5. The gluteals stretch:

Gluteal stretch exercise
Gluteal stretch exercise


  • Lie on the back with legs bent and feet flat on the floor.
  • Place left ankle on the right knee.
  • Pull your right knee toward your chest by grabbing it.
  • Your left glute should extend as you do this.
  • In order to increase the stretch, make sure you arch your lower back.
  • Hold for a minute.
  • Do this same exercise on other sides.

6. Abdominal stretch



  • Lie down on your stomach
  • Place hands directly beneath shoulders on the ground.
  • Keep your elbows straight.
  • Reverse your arch.
  • If you have lower back problems, be careful while exercising.
  • Try to feel a stretch across the lowest part of your abdomen.
  • Stretch while taking a breath and expanding your stomach.
  • Hold for a minute.

Strengthening exercises:

Leg Lunges

Lunges help to build stronger quads, hamstrings, and glutes. Repairing and preventing posterior tilt requires developing powerful leg muscles.

How to do:

  • Start in a standing stance with your feet about shoulder-width apart to perform lunges.
  • With your right leg, take a forward step before bending your knee to around a 90-degree angle.
  • Your left knee ought to be on the ground.
  • .Return to your upright position by pressing off your right foot.
  • Next, repeat the process with your left leg.
  • One repeat, or rep, is included in each set of left and right.
  • If you’re unfamiliar with this kind of workout, start with a set of 10 repetitions. At least three sets of 15 repetitions should be the goal.
  • Avoid banging your knees on the ground by being careful.
lunges exercise
lunges exercise

2. Leg raises:

To correct and prevent pelvic tilt problems, perform leg raises a low-impact exercise that strengthens your legs and core.

How to do:

  • Lie on your back or your side on the ground to perform leg lifts.
  • Both front leg lifts (while lying on your back) and side leg raises (lying on the side) are advised.
  • Lift one leg carefully at first, then the other.
  • Repeat in a calm manner a few times.
  • The rest of your body should remain still on the ground.
Lying lateral leg raises
Lying lateral leg raises


A posterior pelvic tilt is when the pelvis is positioned improperly, with the back of the pelvis slanted. It is brought on by an imbalance between the muscles of the legs and the muscles of the core, which is influenced by your anatomy, regular posture, and movement patterns.

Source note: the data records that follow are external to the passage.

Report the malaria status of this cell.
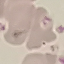
It is uninfected.

Summary:
  - Stain: Giemsa
  - Image type: automatically extracted cell patch, resized to 64 × 64 pixels
  - Preparation: thin blood film
  - Capture: smartphone through the microscope eyepiece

A slouched posture, tight hamstrings, back pain, among other symptoms, are among the many symptoms that can occur. Exercises that target particular muscles are frequently used in treatment, along with adjustments to sitting and sleeping positions.


Can posterior pelvic tilt can be corrected by squatting?

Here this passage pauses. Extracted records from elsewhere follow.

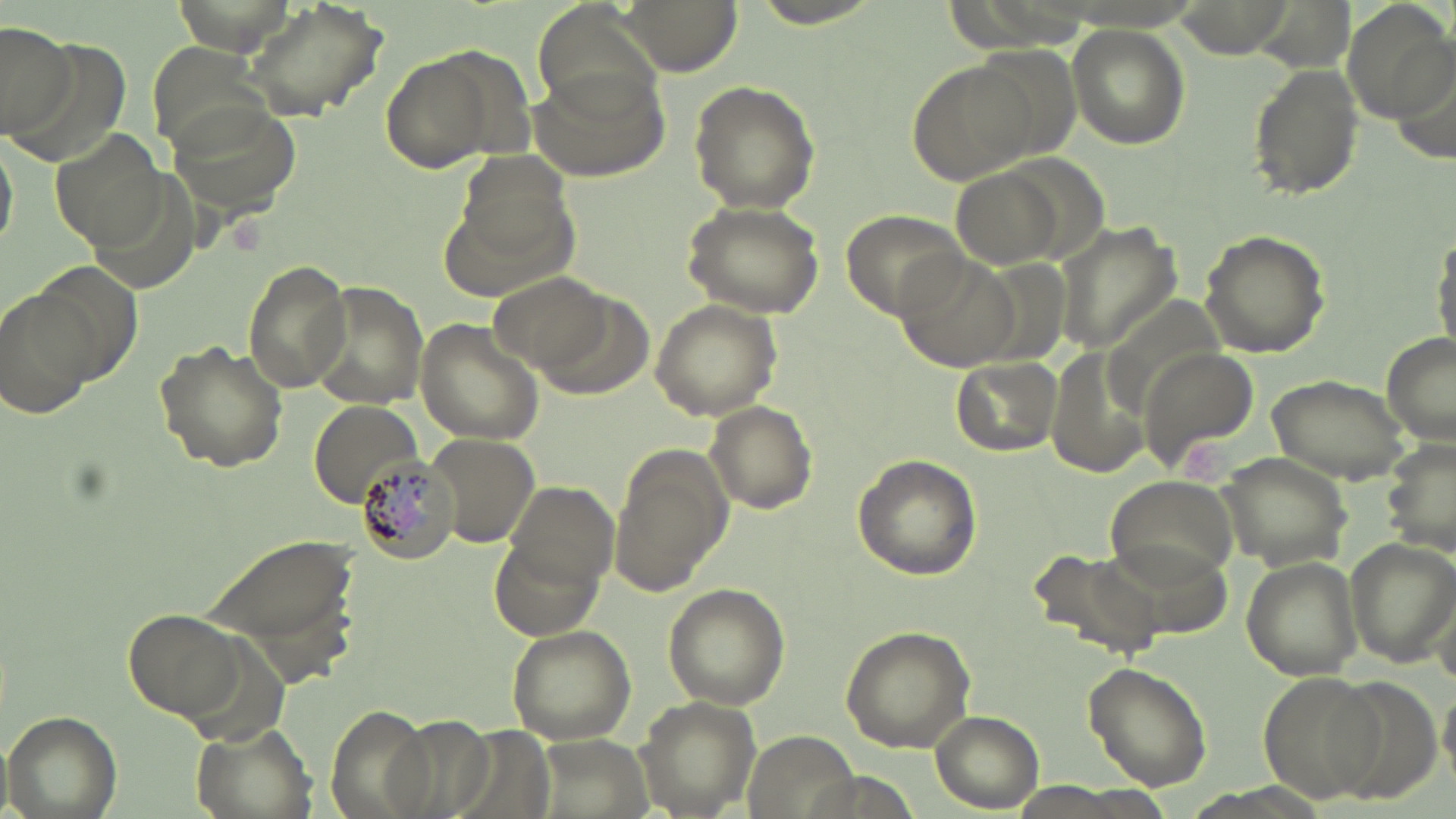

slide-level diagnosis = Plasmodium malariae
modality = optical microscopy
stain = May-Grünwald-Giemsa
preparation = thin blood smear
Plasmodium malariae-infected red blood cell locations = approximate bounding boxes as named x1/y1/x2/y2 corners in pixels: (x1=355, y1=451, x2=462, y2=563)
image size = 1456×819 pixels
uninfected red blood cell locations = approximate bounding boxes as named x1/y1/x2/y2 corners in pixels: (x1=241, y1=0, x2=390, y2=121), (x1=618, y1=0, x2=741, y2=73), (x1=750, y1=0, x2=887, y2=29), (x1=1345, y1=2, x2=1454, y2=119), (x1=1065, y1=21, x2=1191, y2=148), (x1=0, y1=24, x2=76, y2=142), (x1=377, y1=45, x2=513, y2=175), (x1=1387, y1=45, x2=1456, y2=173), (x1=906, y1=60, x2=1034, y2=187), (x1=1247, y1=62, x2=1366, y2=200), (x1=525, y1=63, x2=670, y2=183), (x1=689, y1=81, x2=822, y2=214), (x1=166, y1=96, x2=302, y2=217), (x1=47, y1=129, x2=170, y2=249), (x1=0, y1=132, x2=17, y2=257), (x1=951, y1=167, x2=1062, y2=267), (x1=681, y1=199, x2=825, y2=319), (x1=840, y1=206, x2=972, y2=321), (x1=1056, y1=223, x2=1182, y2=355), (x1=1198, y1=228, x2=1331, y2=359), (x1=1433, y1=242, x2=1456, y2=354), (x1=895, y1=251, x2=1019, y2=368), (x1=242, y1=257, x2=353, y2=393), (x1=26, y1=261, x2=140, y2=384), (x1=487, y1=271, x2=614, y2=379), (x1=307, y1=282, x2=429, y2=407), (x1=2, y1=285, x2=104, y2=421), (x1=648, y1=299, x2=782, y2=421), (x1=415, y1=317, x2=546, y2=445), (x1=1381, y1=331, x2=1456, y2=445), (x1=151, y1=339, x2=289, y2=473), (x1=1142, y1=345, x2=1258, y2=472), (x1=1044, y1=348, x2=1154, y2=485), (x1=951, y1=356, x2=1062, y2=458), (x1=1266, y1=372, x2=1414, y2=484), (x1=305, y1=398, x2=423, y2=510), (x1=704, y1=399, x2=820, y2=513), (x1=424, y1=431, x2=542, y2=548), (x1=1388, y1=437, x2=1455, y2=555), (x1=608, y1=443, x2=732, y2=598), (x1=1217, y1=453, x2=1355, y2=568), (x1=851, y1=454, x2=982, y2=580), (x1=1104, y1=475, x2=1245, y2=587), (x1=503, y1=481, x2=619, y2=588), (x1=200, y1=528, x2=362, y2=675), (x1=487, y1=533, x2=604, y2=640), (x1=1342, y1=535, x2=1456, y2=669), (x1=1026, y1=547, x2=1163, y2=661), (x1=1242, y1=556, x2=1363, y2=677), (x1=661, y1=583, x2=790, y2=708), (x1=120, y1=606, x2=246, y2=721), (x1=506, y1=624, x2=636, y2=744), (x1=839, y1=625, x2=977, y2=755), (x1=1082, y1=661, x2=1214, y2=792), (x1=1258, y1=671, x2=1385, y2=801), (x1=636, y1=696, x2=762, y2=818), (x1=324, y1=703, x2=437, y2=819), (x1=4, y1=709, x2=122, y2=819), (x1=930, y1=710, x2=1043, y2=812), (x1=186, y1=721, x2=316, y2=819)
field of view = one of a larger specimen
magnification = 1000x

It is incredibly helpful to concentrate on the “up” portion of the squat after beginning in the seated posture to assist in rectifying a posterior pelvic tilt.

Can posture be affected by pelvic tilt?

Although an anterior pelvic tilt may go unnoticed, it can lead to poor posture and a bent spine. Anterior pelvic tilt frequently occurs without any symptoms. For those who do experience symptoms, stiff muscles in the leg and pelvic regions may be felt.

Can exercise be used to identify pelvic tilt?

The nature, cause, and severity of a pelvic tilt determine how to treat it. Physical treatment, which mostly consists of muscle-strengthening exercises, stretches, and massage, may usually treat a pelvic tilt.

How long does pelvic tilt correction take?

According to some research, anterior pelvic tilt can be corrected in as little as six weeks. But it’s crucial to keep in mind that every person is different. Others could need longer time, but other people might start to correct anterior pelvic tilt within a few weeks.

Can posterior pelvic tilt be corrected?

By resolving pelvic muscular imbalances or by fortifying the muscles that support this area, specific workouts can help rectify a posterior tilt. It can be treated by loosening up the hamstrings, which enables the pelvis to revert to a more neutral posture.